A few days ago a young mother, pregnant with her second child, filed a report with the police. Her estranged husband had turned up at her parents’ home and threatened to “blow” them up.
Roughly twelve hours later, in the dead of night, the house where she lived with her little daughter and parents was fire-bombed. As flames licked across the roof and down the walls, eating through the ceiling and reducing their car to scrap iron, the neighbourhood rushed to their rescue. Just in time.
All four got out, the half-asleep child being the first to be heaved over a wall.
For anyone confused by the concept of a gender policy and its practical application in daily life, incidents like this one provide a vivid flesh-and-bone example of why it is needed and precisely what is involved.
Whether or not a country adopts the device of a Ministry of Gender Affairs is not, by itself, the most important thing although it might be indicative. What matters is the existence of policies and strategies based on the clear recognition that gender is one of the key variables that affect the citizen’s enjoyment of the rights to which all are entitled. Further, that such recognition is anchored through the full expression of the state and its agencies all the way from the top down, and back.
It is what is called gender mainstreaming and, in Trinidad and Tobago, this goes against the grain of a national culture that still sees woman as the property of man.
Last week, when this young mother needed help, it was once again clear that the gender agenda has fallen far short of implementation.
A kindly officer had taken the report, but there was no protocol in place to protect the police service against its instinctive hesitation about getting involved in “man-woman business.”
Perhaps, if a businessman had reported an employee’s threat to “blow up” his business, a jeep-load of officers would have been immediately deployed to haul in that employee. But not when it involves a woman.
Whether or not the assailant was the estranged husband, the fact is that no police action followed her report. No jeep-load of officers was deployed to find the alleged aggressor, nor was she given police protection pending investigation.
Instead, having filed her report, she went home to the danger lying in wait completely undisturbed by the police service of T&T. For the little girl who had endured the trauma of the family scene and subsequent fire, the system had no response to offer.
Once again, there was no protocol in place to connect the police report to the psychological resources of the Children’s Authority.
Whatever our claims to modernity, many women and children still dwell in the culture of the oppressed. In the case of children, the cultural attitudes that see them as the property of parents and assorted adults, and not as individuals with their own bill of rights, subverts every layer of legislative protection with which we guard them.
Indeed, the more enlightened the legislation, the more enraged the response of violence. For the old power system that sees women and children as property, enlightened legislation is an act of provocation to be fought, to the deadly end in some cases.
This, as we know, has been the tragic experience of some women who sought orders of protection only to be taught a fatal lesson by men who felt their power and right to “enjoyment” of their property was being challenged by the law.
We are treading dangerous waters when we approach law as a culture-free domain. In blinding ourselves to the potential for cultural convulsion, progressive legislation could end up destroying lives.

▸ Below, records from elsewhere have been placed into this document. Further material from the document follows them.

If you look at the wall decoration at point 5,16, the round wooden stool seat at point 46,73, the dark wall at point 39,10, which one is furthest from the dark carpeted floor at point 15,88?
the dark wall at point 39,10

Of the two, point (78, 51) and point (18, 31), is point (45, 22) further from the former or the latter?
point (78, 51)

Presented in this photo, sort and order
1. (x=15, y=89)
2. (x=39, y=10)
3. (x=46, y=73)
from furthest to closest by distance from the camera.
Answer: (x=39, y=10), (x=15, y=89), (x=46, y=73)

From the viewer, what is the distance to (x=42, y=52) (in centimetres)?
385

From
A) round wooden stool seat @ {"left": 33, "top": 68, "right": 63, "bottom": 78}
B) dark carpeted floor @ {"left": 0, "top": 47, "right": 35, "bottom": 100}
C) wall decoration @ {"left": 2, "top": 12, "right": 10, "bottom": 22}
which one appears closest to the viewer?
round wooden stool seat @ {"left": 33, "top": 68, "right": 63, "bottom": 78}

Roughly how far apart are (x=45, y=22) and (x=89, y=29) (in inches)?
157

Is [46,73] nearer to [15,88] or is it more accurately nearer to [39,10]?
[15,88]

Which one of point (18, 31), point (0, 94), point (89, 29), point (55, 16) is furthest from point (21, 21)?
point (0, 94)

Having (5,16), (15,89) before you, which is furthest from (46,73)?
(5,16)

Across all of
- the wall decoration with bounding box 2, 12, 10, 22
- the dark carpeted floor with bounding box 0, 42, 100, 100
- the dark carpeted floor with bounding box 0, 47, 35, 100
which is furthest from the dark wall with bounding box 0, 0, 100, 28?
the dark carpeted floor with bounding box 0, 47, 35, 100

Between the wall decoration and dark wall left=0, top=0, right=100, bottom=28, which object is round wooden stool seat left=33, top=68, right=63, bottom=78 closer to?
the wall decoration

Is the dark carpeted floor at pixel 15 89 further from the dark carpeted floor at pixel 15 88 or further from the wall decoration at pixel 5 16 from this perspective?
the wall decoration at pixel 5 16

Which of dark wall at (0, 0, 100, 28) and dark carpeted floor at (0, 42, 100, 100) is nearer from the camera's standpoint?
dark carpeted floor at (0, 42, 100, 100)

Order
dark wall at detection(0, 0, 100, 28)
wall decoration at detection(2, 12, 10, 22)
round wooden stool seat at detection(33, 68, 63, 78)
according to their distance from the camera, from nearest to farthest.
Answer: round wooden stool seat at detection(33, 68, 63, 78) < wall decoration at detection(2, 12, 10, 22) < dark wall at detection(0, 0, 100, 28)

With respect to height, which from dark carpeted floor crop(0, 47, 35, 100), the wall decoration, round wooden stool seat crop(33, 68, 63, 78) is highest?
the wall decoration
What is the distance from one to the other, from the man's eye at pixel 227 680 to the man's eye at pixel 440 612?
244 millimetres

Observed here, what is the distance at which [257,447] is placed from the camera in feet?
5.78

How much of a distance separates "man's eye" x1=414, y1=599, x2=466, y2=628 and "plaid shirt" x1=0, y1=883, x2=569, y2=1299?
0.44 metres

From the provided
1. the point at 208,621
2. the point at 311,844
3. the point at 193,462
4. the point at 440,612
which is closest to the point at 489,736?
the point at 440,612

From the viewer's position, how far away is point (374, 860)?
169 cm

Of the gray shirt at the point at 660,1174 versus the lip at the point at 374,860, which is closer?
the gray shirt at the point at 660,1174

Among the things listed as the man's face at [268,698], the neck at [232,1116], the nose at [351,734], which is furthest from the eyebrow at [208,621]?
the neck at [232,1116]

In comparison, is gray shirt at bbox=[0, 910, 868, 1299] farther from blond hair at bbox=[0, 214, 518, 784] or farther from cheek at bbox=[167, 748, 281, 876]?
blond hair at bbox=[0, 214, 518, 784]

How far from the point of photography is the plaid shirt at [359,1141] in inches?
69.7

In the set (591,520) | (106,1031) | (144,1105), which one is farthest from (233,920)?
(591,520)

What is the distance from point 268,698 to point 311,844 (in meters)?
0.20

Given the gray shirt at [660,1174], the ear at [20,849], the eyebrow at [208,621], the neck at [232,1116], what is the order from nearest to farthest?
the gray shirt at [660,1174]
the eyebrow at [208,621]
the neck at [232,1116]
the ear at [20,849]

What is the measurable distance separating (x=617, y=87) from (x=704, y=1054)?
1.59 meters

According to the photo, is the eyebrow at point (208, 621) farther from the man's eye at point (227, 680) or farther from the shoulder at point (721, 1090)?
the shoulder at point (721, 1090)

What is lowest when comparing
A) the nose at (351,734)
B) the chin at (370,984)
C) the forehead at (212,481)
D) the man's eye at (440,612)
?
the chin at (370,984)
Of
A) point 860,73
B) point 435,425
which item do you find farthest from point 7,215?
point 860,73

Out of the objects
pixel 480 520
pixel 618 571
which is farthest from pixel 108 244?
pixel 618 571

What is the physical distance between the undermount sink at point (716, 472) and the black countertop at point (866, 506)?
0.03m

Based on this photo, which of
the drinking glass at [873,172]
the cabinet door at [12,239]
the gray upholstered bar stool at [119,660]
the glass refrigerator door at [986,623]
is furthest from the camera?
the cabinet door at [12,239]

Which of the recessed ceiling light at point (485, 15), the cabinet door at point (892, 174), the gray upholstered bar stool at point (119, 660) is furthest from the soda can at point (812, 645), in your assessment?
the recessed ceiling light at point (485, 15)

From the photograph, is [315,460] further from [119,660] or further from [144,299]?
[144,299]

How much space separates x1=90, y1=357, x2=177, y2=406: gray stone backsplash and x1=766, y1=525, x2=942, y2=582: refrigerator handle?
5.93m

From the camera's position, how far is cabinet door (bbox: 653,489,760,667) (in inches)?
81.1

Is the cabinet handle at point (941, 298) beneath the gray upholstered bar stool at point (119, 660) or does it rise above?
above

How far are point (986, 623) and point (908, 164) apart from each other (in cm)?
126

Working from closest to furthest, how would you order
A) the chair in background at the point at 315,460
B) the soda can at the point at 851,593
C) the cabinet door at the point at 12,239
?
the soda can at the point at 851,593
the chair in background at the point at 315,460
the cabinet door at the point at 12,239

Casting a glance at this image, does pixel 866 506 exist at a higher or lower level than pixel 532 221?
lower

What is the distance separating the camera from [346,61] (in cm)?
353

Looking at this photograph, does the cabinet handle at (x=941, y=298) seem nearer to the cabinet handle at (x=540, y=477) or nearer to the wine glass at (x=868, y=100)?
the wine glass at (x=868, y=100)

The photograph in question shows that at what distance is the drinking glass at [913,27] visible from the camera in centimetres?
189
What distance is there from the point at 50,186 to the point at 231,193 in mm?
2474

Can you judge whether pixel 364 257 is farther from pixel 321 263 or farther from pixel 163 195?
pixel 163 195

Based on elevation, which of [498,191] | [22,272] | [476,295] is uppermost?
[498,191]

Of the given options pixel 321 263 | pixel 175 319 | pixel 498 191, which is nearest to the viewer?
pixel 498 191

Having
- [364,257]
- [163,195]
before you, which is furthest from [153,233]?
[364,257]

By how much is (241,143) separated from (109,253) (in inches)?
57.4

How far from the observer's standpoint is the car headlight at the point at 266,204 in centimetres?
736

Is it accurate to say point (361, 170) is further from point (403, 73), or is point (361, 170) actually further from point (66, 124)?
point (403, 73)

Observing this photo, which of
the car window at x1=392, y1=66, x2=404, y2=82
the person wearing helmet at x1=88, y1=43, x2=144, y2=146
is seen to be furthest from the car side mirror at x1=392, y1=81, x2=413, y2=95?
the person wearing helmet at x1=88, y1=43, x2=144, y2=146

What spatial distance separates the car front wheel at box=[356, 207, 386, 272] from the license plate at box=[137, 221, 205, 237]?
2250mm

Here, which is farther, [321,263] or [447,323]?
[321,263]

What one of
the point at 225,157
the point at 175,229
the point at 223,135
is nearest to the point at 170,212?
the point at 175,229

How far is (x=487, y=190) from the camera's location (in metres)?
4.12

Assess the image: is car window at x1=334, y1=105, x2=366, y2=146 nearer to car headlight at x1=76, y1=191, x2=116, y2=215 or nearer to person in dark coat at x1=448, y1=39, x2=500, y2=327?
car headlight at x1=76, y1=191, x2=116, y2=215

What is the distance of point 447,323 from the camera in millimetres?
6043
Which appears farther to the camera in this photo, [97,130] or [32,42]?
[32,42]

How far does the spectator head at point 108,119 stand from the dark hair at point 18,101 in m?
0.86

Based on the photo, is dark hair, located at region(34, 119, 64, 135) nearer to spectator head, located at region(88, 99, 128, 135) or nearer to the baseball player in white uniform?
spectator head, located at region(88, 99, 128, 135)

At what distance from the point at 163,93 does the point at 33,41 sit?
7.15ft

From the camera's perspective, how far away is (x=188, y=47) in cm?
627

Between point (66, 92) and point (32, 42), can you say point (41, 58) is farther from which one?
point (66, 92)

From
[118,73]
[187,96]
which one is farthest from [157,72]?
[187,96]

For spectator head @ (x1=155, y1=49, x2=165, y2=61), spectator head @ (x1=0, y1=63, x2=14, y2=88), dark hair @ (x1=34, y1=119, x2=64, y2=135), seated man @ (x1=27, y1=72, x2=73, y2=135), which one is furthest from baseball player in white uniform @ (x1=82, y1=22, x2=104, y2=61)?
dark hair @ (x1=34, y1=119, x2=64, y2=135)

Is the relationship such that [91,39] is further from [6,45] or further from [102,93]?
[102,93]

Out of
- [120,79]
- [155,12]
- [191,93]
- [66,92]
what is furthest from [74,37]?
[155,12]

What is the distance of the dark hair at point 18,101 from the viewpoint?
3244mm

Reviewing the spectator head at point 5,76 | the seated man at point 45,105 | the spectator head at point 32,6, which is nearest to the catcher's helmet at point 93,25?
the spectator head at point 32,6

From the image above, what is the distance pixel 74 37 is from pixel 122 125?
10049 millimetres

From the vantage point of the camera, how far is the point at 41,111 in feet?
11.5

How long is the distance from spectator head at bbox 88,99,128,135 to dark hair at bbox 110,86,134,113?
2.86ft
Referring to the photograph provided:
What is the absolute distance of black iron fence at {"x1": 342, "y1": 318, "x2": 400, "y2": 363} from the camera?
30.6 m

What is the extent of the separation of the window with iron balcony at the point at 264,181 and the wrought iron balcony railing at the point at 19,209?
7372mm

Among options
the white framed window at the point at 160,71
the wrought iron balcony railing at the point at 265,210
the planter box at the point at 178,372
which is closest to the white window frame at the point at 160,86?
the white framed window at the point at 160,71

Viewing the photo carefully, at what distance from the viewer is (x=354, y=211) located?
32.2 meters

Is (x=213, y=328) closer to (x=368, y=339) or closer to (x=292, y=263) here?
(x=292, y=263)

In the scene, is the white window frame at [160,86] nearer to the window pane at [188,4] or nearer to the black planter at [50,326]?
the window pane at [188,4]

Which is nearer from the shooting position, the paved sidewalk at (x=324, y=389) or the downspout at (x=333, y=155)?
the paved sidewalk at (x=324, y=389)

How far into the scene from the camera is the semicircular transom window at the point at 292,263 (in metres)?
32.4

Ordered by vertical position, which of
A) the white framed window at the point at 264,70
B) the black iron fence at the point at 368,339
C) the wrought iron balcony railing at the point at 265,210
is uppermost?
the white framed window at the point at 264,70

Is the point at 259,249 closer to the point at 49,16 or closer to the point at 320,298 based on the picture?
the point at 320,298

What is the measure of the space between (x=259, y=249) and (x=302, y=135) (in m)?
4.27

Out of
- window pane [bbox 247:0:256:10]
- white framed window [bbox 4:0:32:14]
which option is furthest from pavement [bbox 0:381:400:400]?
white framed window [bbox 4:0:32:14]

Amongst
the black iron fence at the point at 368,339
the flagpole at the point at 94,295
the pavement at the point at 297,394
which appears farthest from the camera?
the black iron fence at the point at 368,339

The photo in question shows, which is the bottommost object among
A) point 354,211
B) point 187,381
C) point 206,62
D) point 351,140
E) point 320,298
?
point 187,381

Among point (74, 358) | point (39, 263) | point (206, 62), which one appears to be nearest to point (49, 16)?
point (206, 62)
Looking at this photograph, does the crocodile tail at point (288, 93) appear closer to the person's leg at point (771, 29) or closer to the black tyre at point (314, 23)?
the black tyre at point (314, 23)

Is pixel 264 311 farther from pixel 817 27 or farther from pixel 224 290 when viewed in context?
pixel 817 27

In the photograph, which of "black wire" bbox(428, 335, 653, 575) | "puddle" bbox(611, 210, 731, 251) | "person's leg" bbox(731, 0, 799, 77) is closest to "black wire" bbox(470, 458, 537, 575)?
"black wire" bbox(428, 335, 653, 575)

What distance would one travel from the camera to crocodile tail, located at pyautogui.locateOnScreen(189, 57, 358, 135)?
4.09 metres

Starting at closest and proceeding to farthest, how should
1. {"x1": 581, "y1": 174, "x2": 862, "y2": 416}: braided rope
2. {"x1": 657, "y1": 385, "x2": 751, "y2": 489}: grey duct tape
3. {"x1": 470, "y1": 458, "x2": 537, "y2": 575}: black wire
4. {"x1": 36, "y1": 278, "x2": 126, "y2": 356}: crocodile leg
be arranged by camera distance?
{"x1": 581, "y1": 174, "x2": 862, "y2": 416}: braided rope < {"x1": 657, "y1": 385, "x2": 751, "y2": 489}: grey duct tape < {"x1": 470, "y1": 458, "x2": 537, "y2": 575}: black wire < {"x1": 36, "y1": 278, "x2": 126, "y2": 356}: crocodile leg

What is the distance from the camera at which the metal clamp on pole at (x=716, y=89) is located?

The recently-proclaimed Children’s Act is a case in point. In asserting and protecting the rights of children, the Act is nothing short of revolutionary. But we must not close our eyes to the fact that it is in conflict with deeply-ingrained cultural attitudes to children based on notions of children as parental property.
We cannot just wait to see how this conflict will express itself. That might be too late for children whose parents or associated adults decide to teach them a lesson about where power really resides.
In anticipation of this contestation, there is a serious responsibility on policymakers and everyone involved in implementation to ensure that the public is fully informed about the laws, their rights and their responsibility; that everyone knows how the system works for them and where the resources for help reside.
So many years after the introduction of domestic violence legislation, many women still have no idea how it works, where to turn to for help and how to protect themselves.
Every day of terror finds them casting in the wind for help. Too often, it just never comes, even when it is lying somewhere there.
This is the point where the future of Government Information Services and state-owned media must be put in the mix. As they currently stand, both are sadly miscast.
CNMG serves no strategic purpose and, in today’s age of media, quite likely never will. The train of big state media has left the station.
What we need is not Government information—which invariably translates into propaganda—but public information built into government, every step of the way. Centralising information is a step in the wrong direction. The times demand decentralised information, close to people and responsive to individual need.
But that is a column for another day.